The fact that the pit kids began smoking a lot earlier than the preppies gave us an image as the “bad kids.” This label wasn’t true, but it stuck to us all through high school.
Though we resented being labeled, we also liked our image. We liked the power of knowing someone was scared of us. We felt that the preps had
been stepping on us for so long; it was time for them to feel small by being scared of us for a change.

I hung out with the “bad kids” in the pit, but I didn’t smoke. I was an honors student and I was respected by my teachers. I was proud to be a pitter, though, and I think my presence there helped to reverse some of the stereotypes that pitters are the kind of peo­ple who don’t get anywhere in life.

And the preps weren’t so perfect, either. Many cheated on tests and started smoking. Junior year, rumors began to fly about their wild parties. They would drink heavily and get high on the week­ends, and their parties were hook-up fests.
The strange thing was, they seemed proud of that, because they’d talk loudly in class about their sexual exploits. I heard banter kids say things like, “Hey Doug, do you remember when we slept together sopho­more year to get experience?” Or the head cheerleader saying to her friend in the middle of class, “Yeah, it was Alex’s first time, so the sex was kind of lame, you know?” I guess having sex was a status symbol to them.
But they were still seen by everyone in town and in school as the good kids, the golden children, the kids who could do no wrong, even though they did.
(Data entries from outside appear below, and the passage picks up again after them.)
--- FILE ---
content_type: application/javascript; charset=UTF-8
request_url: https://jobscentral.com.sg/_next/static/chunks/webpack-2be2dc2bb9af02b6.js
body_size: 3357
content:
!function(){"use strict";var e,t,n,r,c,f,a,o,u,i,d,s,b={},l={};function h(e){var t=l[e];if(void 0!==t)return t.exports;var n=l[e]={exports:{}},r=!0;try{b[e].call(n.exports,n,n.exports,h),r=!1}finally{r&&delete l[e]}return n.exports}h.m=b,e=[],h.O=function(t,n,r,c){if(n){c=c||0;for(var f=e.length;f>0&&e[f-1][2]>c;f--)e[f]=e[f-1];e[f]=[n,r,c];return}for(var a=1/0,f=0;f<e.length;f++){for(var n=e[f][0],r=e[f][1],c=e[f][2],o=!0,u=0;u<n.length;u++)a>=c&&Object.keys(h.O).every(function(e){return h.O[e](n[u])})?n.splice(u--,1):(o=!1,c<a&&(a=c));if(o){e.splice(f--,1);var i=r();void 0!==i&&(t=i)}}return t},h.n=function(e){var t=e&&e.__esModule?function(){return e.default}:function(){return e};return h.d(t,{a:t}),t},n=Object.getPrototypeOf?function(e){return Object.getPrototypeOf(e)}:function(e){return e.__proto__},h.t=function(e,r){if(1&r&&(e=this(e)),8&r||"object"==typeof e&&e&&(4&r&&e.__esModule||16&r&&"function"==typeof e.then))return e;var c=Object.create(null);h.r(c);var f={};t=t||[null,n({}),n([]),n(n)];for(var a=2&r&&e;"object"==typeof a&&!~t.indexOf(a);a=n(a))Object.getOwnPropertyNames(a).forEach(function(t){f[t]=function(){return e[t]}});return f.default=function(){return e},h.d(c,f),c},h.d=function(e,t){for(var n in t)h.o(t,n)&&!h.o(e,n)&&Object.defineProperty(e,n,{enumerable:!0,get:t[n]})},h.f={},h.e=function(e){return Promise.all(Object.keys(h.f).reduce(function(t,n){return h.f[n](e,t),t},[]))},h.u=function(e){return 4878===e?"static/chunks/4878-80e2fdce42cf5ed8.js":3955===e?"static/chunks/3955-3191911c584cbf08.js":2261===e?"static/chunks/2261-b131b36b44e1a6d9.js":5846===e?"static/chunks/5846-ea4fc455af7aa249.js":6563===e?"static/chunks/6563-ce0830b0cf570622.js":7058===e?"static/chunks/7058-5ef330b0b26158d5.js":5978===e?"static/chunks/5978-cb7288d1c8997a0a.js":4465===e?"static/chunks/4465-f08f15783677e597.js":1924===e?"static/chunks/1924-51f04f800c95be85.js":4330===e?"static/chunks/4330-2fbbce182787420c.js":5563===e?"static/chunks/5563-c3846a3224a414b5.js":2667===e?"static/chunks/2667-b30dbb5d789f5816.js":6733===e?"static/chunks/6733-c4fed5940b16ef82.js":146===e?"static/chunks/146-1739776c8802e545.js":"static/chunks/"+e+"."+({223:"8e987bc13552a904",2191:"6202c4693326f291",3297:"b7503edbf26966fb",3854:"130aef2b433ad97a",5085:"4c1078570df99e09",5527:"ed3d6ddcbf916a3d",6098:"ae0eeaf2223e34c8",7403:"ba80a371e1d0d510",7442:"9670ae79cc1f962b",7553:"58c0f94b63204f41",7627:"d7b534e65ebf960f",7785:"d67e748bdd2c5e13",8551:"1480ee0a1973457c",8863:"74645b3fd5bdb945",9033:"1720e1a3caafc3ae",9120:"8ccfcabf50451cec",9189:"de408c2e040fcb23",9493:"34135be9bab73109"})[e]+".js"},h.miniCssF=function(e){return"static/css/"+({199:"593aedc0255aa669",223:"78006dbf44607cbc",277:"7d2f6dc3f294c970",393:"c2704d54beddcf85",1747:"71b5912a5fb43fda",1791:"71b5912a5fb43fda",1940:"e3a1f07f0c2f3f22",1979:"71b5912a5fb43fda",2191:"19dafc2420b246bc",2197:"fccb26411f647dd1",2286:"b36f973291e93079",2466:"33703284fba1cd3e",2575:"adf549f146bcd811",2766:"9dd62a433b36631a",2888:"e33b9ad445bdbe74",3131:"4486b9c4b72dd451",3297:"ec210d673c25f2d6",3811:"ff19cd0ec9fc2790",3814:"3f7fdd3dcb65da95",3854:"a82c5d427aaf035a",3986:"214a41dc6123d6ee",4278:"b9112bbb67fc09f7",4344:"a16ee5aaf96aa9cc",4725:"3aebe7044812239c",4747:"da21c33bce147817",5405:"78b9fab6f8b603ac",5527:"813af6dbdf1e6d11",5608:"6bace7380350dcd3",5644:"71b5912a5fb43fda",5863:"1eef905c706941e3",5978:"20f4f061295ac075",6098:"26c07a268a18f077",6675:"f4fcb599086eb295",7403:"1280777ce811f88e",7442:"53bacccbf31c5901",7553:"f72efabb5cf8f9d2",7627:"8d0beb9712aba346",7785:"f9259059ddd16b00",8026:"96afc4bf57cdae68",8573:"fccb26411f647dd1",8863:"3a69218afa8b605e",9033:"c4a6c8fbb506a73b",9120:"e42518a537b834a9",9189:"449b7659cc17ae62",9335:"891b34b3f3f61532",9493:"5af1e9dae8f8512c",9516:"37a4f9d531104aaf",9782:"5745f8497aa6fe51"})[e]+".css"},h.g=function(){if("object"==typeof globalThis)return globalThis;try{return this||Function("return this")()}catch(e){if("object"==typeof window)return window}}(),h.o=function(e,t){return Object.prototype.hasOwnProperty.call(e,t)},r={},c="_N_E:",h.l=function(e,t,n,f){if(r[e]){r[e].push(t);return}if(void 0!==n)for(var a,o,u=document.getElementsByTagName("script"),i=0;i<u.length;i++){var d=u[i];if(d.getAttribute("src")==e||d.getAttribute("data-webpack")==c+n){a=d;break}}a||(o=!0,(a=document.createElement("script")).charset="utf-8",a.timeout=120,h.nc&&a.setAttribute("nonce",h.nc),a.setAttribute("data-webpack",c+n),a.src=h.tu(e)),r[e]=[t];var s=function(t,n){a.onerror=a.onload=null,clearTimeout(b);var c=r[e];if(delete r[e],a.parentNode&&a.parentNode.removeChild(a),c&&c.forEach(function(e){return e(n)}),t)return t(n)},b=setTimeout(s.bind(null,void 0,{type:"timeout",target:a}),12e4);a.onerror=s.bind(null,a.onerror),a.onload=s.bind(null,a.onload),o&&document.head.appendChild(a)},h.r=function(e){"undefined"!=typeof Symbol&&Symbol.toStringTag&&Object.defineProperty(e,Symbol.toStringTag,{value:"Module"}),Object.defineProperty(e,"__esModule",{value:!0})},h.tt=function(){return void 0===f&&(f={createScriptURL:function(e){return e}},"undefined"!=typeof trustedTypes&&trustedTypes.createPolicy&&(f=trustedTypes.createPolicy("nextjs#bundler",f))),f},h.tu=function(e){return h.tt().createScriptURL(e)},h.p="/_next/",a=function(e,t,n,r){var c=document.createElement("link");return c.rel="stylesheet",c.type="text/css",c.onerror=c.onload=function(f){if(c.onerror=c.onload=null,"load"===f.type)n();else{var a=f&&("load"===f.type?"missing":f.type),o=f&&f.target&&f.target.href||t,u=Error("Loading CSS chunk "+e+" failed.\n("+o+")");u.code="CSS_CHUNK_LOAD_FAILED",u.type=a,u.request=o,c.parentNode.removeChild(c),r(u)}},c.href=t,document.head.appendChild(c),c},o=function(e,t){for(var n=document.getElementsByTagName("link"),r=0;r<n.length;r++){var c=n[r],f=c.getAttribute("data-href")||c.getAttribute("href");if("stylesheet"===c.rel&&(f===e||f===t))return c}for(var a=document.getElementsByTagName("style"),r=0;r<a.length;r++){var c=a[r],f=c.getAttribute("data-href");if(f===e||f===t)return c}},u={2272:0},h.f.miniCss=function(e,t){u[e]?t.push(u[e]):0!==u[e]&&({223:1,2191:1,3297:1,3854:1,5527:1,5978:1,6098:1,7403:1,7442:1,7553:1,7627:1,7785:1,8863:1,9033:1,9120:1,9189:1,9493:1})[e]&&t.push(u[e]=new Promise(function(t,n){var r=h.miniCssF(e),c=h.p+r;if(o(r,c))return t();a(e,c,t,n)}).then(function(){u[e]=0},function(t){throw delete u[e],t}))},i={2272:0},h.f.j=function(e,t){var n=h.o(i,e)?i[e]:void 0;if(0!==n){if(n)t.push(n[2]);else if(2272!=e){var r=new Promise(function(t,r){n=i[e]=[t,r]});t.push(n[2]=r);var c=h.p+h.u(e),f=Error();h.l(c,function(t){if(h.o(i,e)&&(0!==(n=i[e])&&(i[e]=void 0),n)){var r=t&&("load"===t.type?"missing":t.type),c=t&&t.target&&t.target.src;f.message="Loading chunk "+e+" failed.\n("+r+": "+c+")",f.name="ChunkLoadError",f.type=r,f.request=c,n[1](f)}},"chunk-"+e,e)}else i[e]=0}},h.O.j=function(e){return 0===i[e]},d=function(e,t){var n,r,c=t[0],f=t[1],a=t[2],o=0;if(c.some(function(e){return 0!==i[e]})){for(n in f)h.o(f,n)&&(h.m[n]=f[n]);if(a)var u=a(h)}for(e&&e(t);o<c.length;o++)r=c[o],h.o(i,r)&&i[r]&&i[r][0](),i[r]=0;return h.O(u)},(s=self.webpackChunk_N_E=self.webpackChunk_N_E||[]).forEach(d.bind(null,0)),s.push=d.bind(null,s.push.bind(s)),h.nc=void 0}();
The parents of kids who’ve done school shootings get a lot of criticism because they didn’t know their kids were so troubled. But in my town, too, all the parents turned a blind eye to their kids’ behavior.
So did the teachers and the police, who would smile proudly at the good kids while the pitters were considered lowlifes.
I’m not trying to say that all the preppies were bad people. But the preps’ behavior was offensive to me because they were always seen as perfect students, athletes, and kids—when they were not. And we were seen as the bad kids, the outcasts.
In truth, we formed our own clique only because we were rejected by everyone else. The preppies pushed us aside. This hypocrisy still makes me angry.

I think school shootings could happen at any high school. But I don’t be­lieve the trouble is with groups like mine I don't know who are to blame. We should be thinking about the attitudes of the mainstream kids—the “jocks” or the “preps” or whomever—the popular groups in school who make other students feel rejected, angry, and depressed about themselves. My group wasn’t dangerous at all. We were just kids pushed aside who stopped trying to fit in.

The potentially dangerous kids are ones who withdraw from everyone, who seem hostile toward everyone. My high school had a group like this. A few boys didn’t fit in anywhere. They wore dark clothes (really—it’s not a stereotype) and sat in the back of their classes.
They weren’t interested in school and didn’t talk much to other people, but when they did they were rude to pretty much every­body. They loved computers, guns, and video games.

I can easily see how someone from that group could commit hate crimes. I can also see how it would be just like a video game for them.
Those boys didn’t handle their feelings of alienation in a healthy way. The scary thing is that it’s hard to tell the innocent, quiet, withdrawn kids from the hateful, planning, withdrawn kids.

The kids who do school shootings are not the only people to blame. I am not trying to justify violence in any way and school shootings are a horrible thing. But a lot of the kids who do shootings had been treated terribly. Even so, they will always be seen as the bad guys, the monsters. But isn’t there another side to the story?

People need to understand how cruel the popular cliques can be to outsiders. The popular kids (and their parents) believe they’re so perfect that they can’t see their own faults.
Instead of pulling schools and communities together, cliques drive people apart. The popular kids become scared of the people they cast out, we all become more separated, and the alienation grows.